Лара слушала меня. Она походила на того, кто пробился сквозь скорлупу своего яйца раньше срока и продолжал рваться вперед, хотя от скорлупы уже ничего не осталось.
Пока я пила и обдумывала эту мысль, она рассказывала о себе. Ей было двадцать лет, и она жила со своим отцом, Роберто.
— Он сейчас сидит дома с моей дочкой Анжелой.
— Роберто — твой отец? — спросила я с удивлением. Это поразило меня даже больше, чем тот факт, что у Лары есть маленькая дочка.

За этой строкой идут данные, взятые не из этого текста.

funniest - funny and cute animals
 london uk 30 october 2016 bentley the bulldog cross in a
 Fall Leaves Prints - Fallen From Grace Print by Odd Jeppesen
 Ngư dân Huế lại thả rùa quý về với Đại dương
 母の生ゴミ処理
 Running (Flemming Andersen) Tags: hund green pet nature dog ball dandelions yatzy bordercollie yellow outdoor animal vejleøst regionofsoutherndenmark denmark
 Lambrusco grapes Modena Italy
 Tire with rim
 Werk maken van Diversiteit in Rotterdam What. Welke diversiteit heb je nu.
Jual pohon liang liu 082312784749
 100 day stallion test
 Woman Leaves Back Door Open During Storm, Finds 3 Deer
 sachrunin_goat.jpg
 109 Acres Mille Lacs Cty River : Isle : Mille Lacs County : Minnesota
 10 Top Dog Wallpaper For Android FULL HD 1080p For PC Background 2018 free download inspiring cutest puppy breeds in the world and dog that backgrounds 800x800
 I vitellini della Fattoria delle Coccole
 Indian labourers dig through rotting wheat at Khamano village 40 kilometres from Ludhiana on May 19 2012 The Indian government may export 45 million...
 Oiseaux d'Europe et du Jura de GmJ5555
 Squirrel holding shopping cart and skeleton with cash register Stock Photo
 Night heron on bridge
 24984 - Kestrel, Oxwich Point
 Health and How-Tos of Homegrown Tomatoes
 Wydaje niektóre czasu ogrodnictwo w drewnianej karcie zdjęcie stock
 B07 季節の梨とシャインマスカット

— Да, — улыбнулась она, — разве мы не похожи? Хоть немного?
Она не отводила взгляда, дав мне время переварить новости.
Что сказать, у Роберто зеленые глаза, и он полноват, а она, наоборот, черна как смоль и худощава. Но когда я хорошенько рассмотрела ее, то заметила скулы, родинку у правой брови, чувственные губы — родство было налицо, от него никуда не деться. Сомнений не оставалось: от отца она переняла и способность создать вокруг себя атмосферу доброты и сочувствия, и приветственный жест, с которым он приглашал посетителей войти.
— Он был в солидном возрасте, когда ты родилась, — быстро прикинула я. — Как и моя мама.
— Да, — вздохнула Лара. — Когда я родилась, Роберто было сорок. Мама умерла при родах, представляешь, как нелегко пришлось. Теперь живем втроем — я, он и Анжела.